┏━━

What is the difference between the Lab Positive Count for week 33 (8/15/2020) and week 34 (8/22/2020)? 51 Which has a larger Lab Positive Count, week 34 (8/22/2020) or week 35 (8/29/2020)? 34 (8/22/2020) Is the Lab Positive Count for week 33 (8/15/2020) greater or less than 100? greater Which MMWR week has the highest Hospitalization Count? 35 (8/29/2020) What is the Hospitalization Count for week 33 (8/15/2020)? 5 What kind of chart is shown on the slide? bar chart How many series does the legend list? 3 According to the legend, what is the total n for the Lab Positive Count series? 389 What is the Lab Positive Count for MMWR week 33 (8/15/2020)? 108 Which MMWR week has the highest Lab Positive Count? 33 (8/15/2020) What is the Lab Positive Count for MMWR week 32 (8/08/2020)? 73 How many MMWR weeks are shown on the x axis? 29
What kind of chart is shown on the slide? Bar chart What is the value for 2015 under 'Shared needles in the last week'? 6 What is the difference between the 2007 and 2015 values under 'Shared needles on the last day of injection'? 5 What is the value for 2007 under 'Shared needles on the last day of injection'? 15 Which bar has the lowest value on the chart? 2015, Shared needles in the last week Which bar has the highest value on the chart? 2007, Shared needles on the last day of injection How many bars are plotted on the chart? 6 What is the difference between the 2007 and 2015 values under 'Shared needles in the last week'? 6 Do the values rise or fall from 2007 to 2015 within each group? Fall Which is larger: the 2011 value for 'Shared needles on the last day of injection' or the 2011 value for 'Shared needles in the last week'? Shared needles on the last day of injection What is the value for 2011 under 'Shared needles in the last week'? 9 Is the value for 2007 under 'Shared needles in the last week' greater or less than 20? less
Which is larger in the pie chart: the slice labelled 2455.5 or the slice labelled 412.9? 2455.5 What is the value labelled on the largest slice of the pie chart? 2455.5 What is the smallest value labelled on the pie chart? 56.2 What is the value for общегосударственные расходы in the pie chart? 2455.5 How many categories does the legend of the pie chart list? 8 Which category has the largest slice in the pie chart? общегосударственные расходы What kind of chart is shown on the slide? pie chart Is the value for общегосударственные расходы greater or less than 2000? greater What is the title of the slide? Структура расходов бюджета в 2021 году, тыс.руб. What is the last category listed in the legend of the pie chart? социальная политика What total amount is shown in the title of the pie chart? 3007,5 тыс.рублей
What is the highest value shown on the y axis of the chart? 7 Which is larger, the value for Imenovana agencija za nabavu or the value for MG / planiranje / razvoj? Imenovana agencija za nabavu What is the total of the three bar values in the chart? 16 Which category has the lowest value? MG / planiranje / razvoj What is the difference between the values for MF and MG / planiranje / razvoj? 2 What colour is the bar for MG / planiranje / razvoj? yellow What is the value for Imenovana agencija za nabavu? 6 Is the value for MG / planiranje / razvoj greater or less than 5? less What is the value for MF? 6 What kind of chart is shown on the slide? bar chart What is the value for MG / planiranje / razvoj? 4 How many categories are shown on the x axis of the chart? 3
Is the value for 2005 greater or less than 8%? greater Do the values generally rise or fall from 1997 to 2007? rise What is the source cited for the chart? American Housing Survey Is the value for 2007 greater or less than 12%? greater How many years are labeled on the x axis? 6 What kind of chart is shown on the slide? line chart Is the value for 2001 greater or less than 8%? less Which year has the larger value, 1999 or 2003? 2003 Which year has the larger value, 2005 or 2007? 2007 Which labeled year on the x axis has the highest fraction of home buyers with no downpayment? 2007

┗━━

Task requirements:
Count the rows above that contain the string "does", with case significant. Give only the number.

Task solution:
2